Just as disconcerting is the Air Force's handling of a fuel leak under New Mexico's Kirtland Air Force Base. A 16-in. pipe had leaked jet fuel from 1950, shortly after a bulk-fuel-storage site opened on the base, until 1999, when the leak was discovered. Just like BP, the Air Force is minimizing the leak — it maintains that between 1 million and 2 million gal. flowed from the pipe during the half-century it oozed undetected. But state environmental officials say 8 million gal. may have escaped.

While the Air Force managed to stop that leak a decade ago, the escaped jet fuel is now floating a foot thick atop Albuquerque's water table 500 ft. beneath the ground. It is moving silently and unseen from the base into city limits. It has oozed underneath a park and is traveling toward the wells that supply the city's drinking water. As the scale of the contamination became clear, the state grew frustrated by what it saw as the Air Force's foot-dragging. So it shifted state responsibility for the cleanup from New Mexico's Groundwater Quality Bureau, which carries little clout with the Feds, to its Hazardous Waste Bureau, which carries out cleanups under federal guidance.
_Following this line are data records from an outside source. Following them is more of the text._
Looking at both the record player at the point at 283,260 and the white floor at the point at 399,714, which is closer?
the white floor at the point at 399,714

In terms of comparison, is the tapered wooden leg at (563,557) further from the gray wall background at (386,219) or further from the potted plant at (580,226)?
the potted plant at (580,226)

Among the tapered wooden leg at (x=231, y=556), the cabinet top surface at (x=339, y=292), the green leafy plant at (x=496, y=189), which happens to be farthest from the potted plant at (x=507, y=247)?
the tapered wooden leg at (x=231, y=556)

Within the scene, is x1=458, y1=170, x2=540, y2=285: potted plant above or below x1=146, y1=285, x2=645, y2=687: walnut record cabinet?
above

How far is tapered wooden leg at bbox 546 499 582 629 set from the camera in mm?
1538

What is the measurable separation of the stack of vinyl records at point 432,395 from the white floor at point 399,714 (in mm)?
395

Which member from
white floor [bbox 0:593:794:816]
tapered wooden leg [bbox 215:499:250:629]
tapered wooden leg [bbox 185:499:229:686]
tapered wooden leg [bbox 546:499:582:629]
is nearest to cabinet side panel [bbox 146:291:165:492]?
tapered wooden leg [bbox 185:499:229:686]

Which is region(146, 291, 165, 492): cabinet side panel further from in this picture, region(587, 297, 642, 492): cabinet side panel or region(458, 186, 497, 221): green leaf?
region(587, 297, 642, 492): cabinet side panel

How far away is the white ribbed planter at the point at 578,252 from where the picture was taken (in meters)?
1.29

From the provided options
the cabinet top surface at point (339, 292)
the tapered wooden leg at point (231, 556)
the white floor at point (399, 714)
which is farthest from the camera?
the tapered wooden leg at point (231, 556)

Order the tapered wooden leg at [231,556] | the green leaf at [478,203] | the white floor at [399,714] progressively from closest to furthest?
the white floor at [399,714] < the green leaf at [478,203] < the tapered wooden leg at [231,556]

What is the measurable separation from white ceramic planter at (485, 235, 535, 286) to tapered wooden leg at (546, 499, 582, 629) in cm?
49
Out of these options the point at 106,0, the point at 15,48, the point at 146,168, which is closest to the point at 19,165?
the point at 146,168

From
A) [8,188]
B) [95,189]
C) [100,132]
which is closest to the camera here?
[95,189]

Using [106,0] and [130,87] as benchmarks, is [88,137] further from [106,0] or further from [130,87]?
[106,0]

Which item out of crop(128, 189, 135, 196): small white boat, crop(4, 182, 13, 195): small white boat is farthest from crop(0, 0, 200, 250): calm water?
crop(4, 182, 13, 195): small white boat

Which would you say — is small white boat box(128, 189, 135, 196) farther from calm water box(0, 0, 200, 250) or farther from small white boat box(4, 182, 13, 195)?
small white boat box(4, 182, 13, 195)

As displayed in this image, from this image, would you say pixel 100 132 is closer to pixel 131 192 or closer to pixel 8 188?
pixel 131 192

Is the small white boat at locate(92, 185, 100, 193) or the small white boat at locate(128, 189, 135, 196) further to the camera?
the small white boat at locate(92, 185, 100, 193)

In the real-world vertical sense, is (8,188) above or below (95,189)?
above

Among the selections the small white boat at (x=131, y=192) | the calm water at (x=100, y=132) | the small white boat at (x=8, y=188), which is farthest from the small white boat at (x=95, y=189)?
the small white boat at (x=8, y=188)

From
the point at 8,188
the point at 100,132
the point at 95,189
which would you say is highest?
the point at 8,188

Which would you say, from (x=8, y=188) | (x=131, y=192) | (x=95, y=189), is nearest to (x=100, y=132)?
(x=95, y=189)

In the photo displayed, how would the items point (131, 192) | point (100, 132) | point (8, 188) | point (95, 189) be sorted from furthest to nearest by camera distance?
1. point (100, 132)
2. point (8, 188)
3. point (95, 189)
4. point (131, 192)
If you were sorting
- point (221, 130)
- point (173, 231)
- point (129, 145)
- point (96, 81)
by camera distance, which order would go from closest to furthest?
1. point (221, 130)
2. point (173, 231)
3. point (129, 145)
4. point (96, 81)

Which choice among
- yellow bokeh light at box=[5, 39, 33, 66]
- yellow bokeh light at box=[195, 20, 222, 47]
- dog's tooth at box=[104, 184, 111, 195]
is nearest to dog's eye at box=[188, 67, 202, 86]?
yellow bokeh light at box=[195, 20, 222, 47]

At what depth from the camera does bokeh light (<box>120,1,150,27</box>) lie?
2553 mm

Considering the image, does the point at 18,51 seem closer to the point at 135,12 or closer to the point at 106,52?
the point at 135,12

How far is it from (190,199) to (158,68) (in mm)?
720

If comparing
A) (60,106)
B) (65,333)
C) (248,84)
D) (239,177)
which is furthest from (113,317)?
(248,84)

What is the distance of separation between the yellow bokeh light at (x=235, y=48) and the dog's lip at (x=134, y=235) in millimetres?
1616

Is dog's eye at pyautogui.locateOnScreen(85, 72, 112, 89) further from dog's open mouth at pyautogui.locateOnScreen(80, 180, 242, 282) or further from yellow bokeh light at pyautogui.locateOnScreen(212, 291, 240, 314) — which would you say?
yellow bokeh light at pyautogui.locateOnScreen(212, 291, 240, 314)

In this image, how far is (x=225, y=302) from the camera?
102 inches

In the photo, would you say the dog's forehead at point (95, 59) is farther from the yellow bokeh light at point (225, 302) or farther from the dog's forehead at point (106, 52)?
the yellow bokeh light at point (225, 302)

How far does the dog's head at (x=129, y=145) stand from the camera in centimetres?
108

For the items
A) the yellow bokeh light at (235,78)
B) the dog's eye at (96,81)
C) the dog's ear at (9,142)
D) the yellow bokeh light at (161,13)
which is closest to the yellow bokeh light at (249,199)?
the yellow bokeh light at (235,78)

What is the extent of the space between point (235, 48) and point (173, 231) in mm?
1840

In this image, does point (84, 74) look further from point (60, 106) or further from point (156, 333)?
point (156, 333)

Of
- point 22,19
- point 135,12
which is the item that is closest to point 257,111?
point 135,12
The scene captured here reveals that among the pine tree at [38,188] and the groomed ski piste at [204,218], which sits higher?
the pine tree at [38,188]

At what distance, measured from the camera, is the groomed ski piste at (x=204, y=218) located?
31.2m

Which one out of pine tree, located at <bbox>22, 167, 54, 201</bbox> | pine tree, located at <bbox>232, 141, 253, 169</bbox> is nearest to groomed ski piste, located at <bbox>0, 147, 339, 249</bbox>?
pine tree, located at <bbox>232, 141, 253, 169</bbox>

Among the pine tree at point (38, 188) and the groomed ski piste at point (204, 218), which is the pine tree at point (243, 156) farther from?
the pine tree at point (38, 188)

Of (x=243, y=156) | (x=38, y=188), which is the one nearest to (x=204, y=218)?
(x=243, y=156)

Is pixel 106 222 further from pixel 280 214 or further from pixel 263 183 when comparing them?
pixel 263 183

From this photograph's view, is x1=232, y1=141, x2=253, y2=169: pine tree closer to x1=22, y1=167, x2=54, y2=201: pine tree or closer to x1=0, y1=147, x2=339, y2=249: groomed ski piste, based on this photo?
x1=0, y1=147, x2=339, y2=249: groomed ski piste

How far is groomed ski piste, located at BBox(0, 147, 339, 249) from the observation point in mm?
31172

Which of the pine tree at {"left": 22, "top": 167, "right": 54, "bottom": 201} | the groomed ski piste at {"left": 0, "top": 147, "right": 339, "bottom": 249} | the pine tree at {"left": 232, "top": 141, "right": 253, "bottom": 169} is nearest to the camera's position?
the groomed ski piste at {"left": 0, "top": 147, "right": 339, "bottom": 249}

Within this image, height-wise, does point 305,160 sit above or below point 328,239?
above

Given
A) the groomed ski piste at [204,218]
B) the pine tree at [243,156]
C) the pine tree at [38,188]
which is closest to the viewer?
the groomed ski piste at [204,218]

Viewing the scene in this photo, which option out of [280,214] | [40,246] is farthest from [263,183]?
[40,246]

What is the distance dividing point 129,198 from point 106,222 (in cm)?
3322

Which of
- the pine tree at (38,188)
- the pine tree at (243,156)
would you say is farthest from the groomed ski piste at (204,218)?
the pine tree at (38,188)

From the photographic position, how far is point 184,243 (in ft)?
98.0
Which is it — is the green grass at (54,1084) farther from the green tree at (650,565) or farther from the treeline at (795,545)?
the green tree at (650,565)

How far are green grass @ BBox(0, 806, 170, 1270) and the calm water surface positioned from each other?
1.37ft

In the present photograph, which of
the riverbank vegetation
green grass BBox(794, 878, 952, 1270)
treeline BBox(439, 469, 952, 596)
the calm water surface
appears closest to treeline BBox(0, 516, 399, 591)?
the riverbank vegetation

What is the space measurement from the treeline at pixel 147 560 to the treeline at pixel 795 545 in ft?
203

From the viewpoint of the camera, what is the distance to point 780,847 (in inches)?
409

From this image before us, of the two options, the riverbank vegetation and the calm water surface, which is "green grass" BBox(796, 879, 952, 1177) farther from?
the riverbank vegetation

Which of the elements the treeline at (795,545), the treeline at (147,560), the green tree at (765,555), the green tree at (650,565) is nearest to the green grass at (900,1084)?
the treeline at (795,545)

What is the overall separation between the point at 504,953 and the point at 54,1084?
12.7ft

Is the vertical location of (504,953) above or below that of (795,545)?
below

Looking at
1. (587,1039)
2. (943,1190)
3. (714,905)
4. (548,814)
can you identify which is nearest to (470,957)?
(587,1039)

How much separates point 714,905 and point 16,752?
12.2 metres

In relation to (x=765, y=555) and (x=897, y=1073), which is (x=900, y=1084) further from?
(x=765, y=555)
New Mexico officials estimated the cleanup could cost $100 million and have maintained that the Air Force's original plan to clean up the spill could take 56 years. Under state and congressional pressure, the service has agreed to speed up the process. "We are working to identify the best technology to clean up the contamination as quickly as possible," Air Force environmental chief Terry Yonkers pledged to lawmakers. But the Air Force, apparently channeling its inner BP, pledged only $15 million to accelerate the effort, at least for this year. And, also echoing the oil company, the Air Force's first mission is to figure out just how much fuel leaked. Of course there's one big difference: U.S. taxpayers will pay to clean up the Air Force leak.